Enhance Sub-Cluster Dex Deployment to Pull Configuration from Catalogues

[lb4368]

Proposed change Building on #134, enhance the Dex deployment for sub-clusters such that configuration is set/overridden in sub-cluster-specific configuration in site catalogues and that sensitive information (CA certs/keys, passwords) are properly encrypted when saved.

Configuration includes:

• The NodePort on the target cluster where the sub-cluster auth service will be exposed for HTTPS access
• The LDAP back-end info used for authentication (URL, credentials, search attributes, etc.)
• Sub-cluster information needed to enable authentication (CA cert/key, API server port, VIP address(es), FQDN(s), etc.).
• Replica count for Dex pods

[sanjib-35]

please assign it me

[sanjib-35]

Patchset for Dex Nodeport replacement in Sub-Cluster: https://review.opendev.org/c/airship/treasuremap/+/790974

[jezogwza]

Discussed in Flightplan the issue with replacing into the manifests/type/airship-core/ephemeral/controlplane/dex-apiserver/oidc-apiserver-flags.json might require using a kustomize feature (openApi) , that would possible imply we need to upgrade the libraries of kustmize that airshipctl uses.

[lb4368]

@sanjib-35 I removed "Replica counts for the Dex pods" as a configuration item in the catalogue. Rather than including replica counts as a catalogue item, if the default replica count need to be overridden, it can be done at the sub-cluster level via a kustomize patch.

[sanjib-35]

Above PS: /790974 changes have been merged to https://review.opendev.org/c/airship/treasuremap/+/790420

[sanjib-35]

Tried to make target-cluster ready to test our PSs. Got stuck with script “35_deploy_worker_node.sh", not able to provision node03.

Error:

Waiting 3600 seconds for bmh to be in ready state.

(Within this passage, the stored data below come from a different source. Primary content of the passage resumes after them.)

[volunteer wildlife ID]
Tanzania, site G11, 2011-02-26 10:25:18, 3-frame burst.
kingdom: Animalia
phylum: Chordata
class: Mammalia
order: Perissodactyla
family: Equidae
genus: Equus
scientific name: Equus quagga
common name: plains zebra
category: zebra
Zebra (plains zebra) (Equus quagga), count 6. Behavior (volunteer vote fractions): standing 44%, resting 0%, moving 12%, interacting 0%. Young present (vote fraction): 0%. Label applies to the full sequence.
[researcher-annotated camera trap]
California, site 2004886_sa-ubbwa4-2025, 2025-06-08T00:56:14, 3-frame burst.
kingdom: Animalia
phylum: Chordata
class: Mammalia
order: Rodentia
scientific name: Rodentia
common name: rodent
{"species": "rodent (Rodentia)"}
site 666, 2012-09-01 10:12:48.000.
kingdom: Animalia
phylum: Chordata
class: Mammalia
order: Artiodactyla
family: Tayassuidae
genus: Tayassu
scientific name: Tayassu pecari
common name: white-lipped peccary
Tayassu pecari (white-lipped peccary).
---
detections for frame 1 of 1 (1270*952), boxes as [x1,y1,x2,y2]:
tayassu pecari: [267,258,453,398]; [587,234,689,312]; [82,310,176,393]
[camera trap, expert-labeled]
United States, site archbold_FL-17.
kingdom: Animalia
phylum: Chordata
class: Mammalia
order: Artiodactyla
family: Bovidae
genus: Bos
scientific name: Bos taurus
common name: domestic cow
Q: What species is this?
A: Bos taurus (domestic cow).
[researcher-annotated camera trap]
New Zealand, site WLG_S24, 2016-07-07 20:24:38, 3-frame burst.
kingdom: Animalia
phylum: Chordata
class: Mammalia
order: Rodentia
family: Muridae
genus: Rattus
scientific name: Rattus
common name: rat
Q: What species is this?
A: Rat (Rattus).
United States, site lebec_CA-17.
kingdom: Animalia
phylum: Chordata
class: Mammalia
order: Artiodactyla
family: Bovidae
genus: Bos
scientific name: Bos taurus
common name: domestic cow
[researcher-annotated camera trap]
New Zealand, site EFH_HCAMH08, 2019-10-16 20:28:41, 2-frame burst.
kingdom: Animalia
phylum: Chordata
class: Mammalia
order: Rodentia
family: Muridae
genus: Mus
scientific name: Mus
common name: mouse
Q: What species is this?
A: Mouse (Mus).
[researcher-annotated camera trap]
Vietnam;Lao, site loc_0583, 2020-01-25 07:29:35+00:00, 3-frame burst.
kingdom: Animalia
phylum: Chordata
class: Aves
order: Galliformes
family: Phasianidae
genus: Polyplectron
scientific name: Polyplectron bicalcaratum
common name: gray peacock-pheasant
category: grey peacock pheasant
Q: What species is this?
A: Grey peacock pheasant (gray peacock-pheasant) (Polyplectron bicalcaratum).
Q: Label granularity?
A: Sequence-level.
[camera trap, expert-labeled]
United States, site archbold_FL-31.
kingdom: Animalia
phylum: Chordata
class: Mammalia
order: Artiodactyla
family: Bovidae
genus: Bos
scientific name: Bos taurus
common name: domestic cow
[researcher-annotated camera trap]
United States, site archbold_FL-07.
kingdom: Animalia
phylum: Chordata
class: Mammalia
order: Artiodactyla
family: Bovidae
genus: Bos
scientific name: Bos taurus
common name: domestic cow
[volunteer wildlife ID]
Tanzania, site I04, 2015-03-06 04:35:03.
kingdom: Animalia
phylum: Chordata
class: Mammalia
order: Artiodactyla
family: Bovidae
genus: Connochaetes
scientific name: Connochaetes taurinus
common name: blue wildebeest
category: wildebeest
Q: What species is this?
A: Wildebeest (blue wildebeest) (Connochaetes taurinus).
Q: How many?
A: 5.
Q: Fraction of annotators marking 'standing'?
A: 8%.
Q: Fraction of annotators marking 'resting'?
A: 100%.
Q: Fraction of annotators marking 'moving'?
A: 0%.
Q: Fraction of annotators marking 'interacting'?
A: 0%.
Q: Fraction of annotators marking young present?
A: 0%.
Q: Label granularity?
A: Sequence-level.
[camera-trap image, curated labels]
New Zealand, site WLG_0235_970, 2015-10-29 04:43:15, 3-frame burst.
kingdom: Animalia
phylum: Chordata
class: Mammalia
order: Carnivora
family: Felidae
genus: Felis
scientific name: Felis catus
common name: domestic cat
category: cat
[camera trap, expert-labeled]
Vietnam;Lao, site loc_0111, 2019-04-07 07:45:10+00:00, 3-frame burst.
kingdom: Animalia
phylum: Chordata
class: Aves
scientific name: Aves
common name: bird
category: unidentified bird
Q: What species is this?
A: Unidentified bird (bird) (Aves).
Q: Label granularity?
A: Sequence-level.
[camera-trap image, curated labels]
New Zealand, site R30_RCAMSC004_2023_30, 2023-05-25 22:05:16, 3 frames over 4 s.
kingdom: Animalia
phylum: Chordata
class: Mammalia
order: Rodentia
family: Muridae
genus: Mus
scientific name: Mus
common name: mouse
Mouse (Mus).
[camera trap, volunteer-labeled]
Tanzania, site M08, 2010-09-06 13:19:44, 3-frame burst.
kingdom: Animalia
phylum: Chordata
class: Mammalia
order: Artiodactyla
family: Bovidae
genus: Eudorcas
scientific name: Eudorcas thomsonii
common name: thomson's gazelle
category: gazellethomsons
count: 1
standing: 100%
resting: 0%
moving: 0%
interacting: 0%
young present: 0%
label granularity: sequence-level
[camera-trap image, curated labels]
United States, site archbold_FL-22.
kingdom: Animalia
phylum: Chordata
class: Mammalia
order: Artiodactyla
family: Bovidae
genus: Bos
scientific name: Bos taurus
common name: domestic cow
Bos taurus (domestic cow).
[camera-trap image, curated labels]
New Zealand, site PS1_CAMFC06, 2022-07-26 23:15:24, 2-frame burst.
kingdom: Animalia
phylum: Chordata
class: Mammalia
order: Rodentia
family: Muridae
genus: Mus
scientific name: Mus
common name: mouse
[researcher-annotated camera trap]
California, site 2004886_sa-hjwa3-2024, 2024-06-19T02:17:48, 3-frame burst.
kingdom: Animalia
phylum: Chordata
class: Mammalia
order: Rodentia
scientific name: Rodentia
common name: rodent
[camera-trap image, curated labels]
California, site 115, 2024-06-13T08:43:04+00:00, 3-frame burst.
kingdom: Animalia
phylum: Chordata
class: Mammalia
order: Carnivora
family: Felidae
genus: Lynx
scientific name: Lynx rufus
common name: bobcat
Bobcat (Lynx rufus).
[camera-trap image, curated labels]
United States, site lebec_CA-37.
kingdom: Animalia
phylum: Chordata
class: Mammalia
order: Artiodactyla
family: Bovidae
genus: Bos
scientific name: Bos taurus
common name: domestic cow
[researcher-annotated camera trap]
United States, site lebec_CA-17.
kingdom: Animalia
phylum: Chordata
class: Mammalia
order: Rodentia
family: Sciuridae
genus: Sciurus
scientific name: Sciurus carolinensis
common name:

Get bmh status NAME STATUS PROVISIONING STATUS CONSUMER BMC HARDWARE PROFILE ONLINE ERROR node01 cluster-controlplane-5scm5 redfish+http://10.23.25.1:8000/redfish/v1/Systems/air-target-1 true node03 OK ready redfish+http://10.23.25.1:8000/redfish/v1/Systems/air-worker-1 unknown false Waiting 3600 seconds for node to be provisioned. Error from server (NotFound): nodes "node03" not found .Error from server (NotFound): nodes "node03" not found .Error from server (NotFound): nodes "node03" not found .Error from server (NotFound): nodes "node03" not found .Error from server (NotFound): nodes "node03" not found . . node is not ready before TIMEOUT.

[sanjib-35]

successfully deployed target cluster in Local VM. Adding Dex specific catalogue changes for subcluster, depends on this PS: https://review.opendev.org/c/airship/treasuremap/+/791835. This patchset is still WIP, once this patchset is ready for review, I can base my patchset on top of it to start work quicker

[sshiba]

PS https://review.opendev.org/c/airship/treasuremap/+/791835 will include Dex/LDAP patch (patchesStrategicMerge) in treasuremap/manifests/type/subcluster/provide-infra, which will be invoked by lmaand wordpressunder <path to>/type/multi-tenant/subclusters

[sanjib-35]

CA feature implemented in https://review.opendev.org/c/airship/treasuremap/+/793592/. Currently in discussion and testing phase, i will update accordingly.

[sanjib-35]

Dex and catalogue changes in progress in https://review.opendev.org/c/airship/treasuremap/+/795527

[sanjib-35]

Both the PSs are ready for review: https://review.opendev.org/c/airship/treasuremap/+/793592/ https://review.opendev.org/c/airship/treasuremap/+/795527

[sanjib-35]

we can get core review with (WF -1) for all PSs as we are waiting for sub-cluster deployment need to be ready with issues#130.

[sanjib-35]

Still We are waiting for reviews on above mentioned PSs.

[sanjib-35]

PS : https://review.opendev.org/c/airship/treasuremap/+/793592/ is merged and waiting for final core reviews on other PS: https://review.opendev.org/c/airship/treasuremap/+/795527/

[eak13]

All patchsets have merged, closing this issue.